Dans les trois villes, la population a augmenté en raison inverse du bien-être. De 1831 à 1841, l’accroissement a été de 25 pour cent à Birmingham, de 50 pour cent à Wolverhampton et à Willenhall. La misère de l’Irlande elle-même n’approche pas de cette fécondité. Il y a là un état de choses si extraordinaire et si triste à la fois, que l’on craint de hasarder une impression personnelle ; je me tiendrai donc le plus près que je pourrai du rapport écrit Horne[1], travail remarquable et qui paraîtrait complet ; même quand on n’aurait pas publié, à l’appui des conclusions qu’il renferme, les dépositions recueillies sur les lieux.

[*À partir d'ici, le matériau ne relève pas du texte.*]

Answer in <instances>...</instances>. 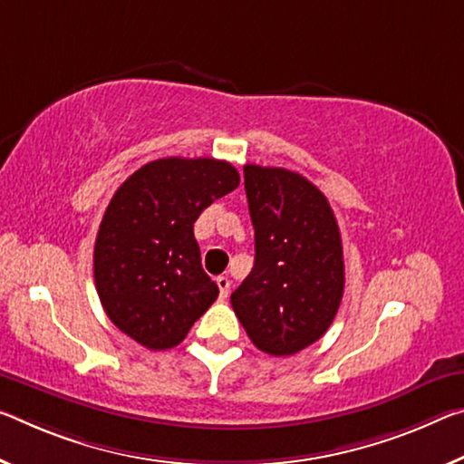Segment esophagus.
<instances>
[{
    "label": "esophagus",
    "instance_id": "34e87169",
    "mask_svg": "<svg viewBox=\"0 0 464 464\" xmlns=\"http://www.w3.org/2000/svg\"><path fill=\"white\" fill-rule=\"evenodd\" d=\"M217 285H218V291H220V299H227L229 295V289H231V281L227 276H218L217 278Z\"/></svg>",
    "mask_w": 464,
    "mask_h": 464
}]
</instances>
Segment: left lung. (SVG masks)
Here are the masks:
<instances>
[{"instance_id":"1","label":"left lung","mask_w":464,"mask_h":464,"mask_svg":"<svg viewBox=\"0 0 464 464\" xmlns=\"http://www.w3.org/2000/svg\"><path fill=\"white\" fill-rule=\"evenodd\" d=\"M254 268L231 305L256 347L295 355L326 333L344 289L341 231L326 196L304 175L246 165Z\"/></svg>"}]
</instances>
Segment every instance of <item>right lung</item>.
<instances>
[{"mask_svg": "<svg viewBox=\"0 0 464 464\" xmlns=\"http://www.w3.org/2000/svg\"><path fill=\"white\" fill-rule=\"evenodd\" d=\"M239 186L231 163L169 157L121 183L94 244V285L109 320L150 351L179 344L218 297L194 223Z\"/></svg>", "mask_w": 464, "mask_h": 464, "instance_id": "right-lung-1", "label": "right lung"}]
</instances>
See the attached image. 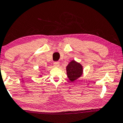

Wolverhampton est une ville opulente. On ne trouverait pas à Birmingham un aussi grand nombre de capitalistes possédait de un jusqu’à dix millions. La plupart de ces hommes riches, ne sont pas des manufacturiers faisant part de leur richesse aux ouvriers par l’accroissement des salaires, mais bien de simples commissionnaires achetant au plus bas prix pour revendre au plus cher, et exploitant sans pitié la détresse des petits fabricans. Des riches et des pauvres qu’aucune classe intermédiaire ne joint, deux camps et un fossé entre les deux, voilà l’état social de Wolverhampton. L’on ne s’étonnera pas si, dans une pareille société, les passions politiques agitent faiblement les esprits. Une seule question est comprise et sert de point de ralliement ; je veux parler des céréales. Avant de songer aux droits politiques, n’est-il pas naturel que ces pauvres gens demandent du pain ?

Wolverhampton n’a pas l’aspect d’une cité industrielle. On traverserait vingt fois les rues principales, les seules qui portent un nom, que l’on n’apercevrait pas une manufacture ni un atelier. L’industrie, en Angleterre, a communément bien soin de se mettre en évidence ; elle multiplie les enseignes, les affiches, les placards, et fait littéralement violence à l’attention des passans. Ici, au contraire, l’on croirait qu’elle a honte d’elle-même et veut se dérober aux yeux. Les ateliers sont cachés dans des impasses et dans des cours, comme les logemens des Irlandais à White-Chapel. Les boutiques n’ont pas d’enseignes, ni les maisons de numéros. M Horne compare les fabricans de Wolverhampton à des oiseaux dont les nids sont hors de vue ; mais les oiseaux du moins ne recherchent point la fange et nichent rarement dans les

  1. Children’s employment commission.